Mid-week market update: As the US equity market consolidates its gains near resistance and all-time highs, I remain constructive on stock prices for the following five reasons:
- Momentum is positive
- Breadth is positive
- Bullish support from overseas markets
- Greed is fading, which is supportive of further gains
- Overbought conditions are fading (ditto)
Momentum is positive
I recently highlighted this tweet from Leuthold Group and the SPX has indeed closed May above the key 2062 level. If history is any guide, stock prices should move higher from here.
Breadth is positive
The chart below shows the SPX A-D Line hit another all-time high yesterday (data has not been updated to Wednesday at pixel time). The SPX A-D Line is an apple-to-apples comparison and doesn’t have the problems of what is in the NYSE Composite when technicians analyze market breadth with the NYSE A-D Line,
Bullish support from overseas markets
It is always useful to see if an advance or retreat is confirmed by other markets, which is another way of analyzing market breadth, but on a global basis. That’s called inter-market analysis, or cross-asset analysis. The picture from overseas is also supportive of further gains, European markets are in rally mode. The FTSE 100 above its 200 dma and just testing its 50 dma support.
The Euro STOXX 50 is rising as well. While it has cleared its 50 dma, it has yet to breach its 200 dma.

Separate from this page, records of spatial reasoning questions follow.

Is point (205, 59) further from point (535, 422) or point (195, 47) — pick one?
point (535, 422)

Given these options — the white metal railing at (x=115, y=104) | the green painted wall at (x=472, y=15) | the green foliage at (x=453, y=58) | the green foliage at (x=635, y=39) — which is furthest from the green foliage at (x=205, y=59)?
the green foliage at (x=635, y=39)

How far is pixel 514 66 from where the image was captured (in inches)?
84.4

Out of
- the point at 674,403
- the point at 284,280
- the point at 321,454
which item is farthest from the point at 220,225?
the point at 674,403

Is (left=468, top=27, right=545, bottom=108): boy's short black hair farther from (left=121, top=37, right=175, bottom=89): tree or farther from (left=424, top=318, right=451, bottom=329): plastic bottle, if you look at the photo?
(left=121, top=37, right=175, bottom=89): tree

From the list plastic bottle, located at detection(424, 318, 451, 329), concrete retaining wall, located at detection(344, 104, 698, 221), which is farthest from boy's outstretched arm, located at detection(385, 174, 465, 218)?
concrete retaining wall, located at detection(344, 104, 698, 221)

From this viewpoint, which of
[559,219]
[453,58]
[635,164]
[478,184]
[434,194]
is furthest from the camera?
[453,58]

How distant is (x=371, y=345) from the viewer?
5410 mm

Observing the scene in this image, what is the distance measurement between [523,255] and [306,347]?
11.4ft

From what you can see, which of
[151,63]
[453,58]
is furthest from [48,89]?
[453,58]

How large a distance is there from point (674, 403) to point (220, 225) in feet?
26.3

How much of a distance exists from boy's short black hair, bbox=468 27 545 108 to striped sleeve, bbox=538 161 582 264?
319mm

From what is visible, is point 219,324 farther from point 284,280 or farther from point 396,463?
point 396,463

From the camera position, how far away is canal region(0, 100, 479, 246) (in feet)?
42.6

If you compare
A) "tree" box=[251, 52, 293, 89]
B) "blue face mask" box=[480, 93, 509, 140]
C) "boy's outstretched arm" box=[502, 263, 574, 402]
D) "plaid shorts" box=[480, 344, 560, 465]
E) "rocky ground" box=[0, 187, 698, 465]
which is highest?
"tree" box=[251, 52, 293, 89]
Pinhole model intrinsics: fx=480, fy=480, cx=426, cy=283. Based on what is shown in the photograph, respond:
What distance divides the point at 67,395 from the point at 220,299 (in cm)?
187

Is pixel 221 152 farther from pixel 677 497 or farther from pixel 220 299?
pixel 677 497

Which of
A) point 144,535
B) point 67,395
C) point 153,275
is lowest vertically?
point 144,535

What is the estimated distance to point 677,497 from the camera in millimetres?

The Chinese market and the markets of its major Asian trading partners are showing signs of healing. All Asian markets are in minor uptrends and the Shanghai market rallied above a key resistance level two days ago.
Greed is fading
The option market is showing indications that complacency and greed are fading. The VIX Index has risen above its 20 dma, indicating rising fear, and the term structure of the VIX, as measured by the VIX to VXV (3-month VIX) is also signaling rising fear, or falling greed.
Overbought readings are fading
Intermediate term (1-3 week time horizon) breadth metrics are not overbought and the market has room to move higher given the positive breadth and momentum backdrop. This chart from IndexIndicators of the net 20-day highs-lows shows that the market is starting to retreat from a minor overbought condition, which gives it more room to advance.
The combination of these indicators do not mean that stock prices will necessarily rocket up tomorrow, or even this week. There are a number of binary events that could be a source of volatility this week, such as the Employment Report and Janet Yellen’s speech this Friday.
Nevertheless, trading and investing is a matter of playing the odds – and the odds are tilted in favor of the bulls right now.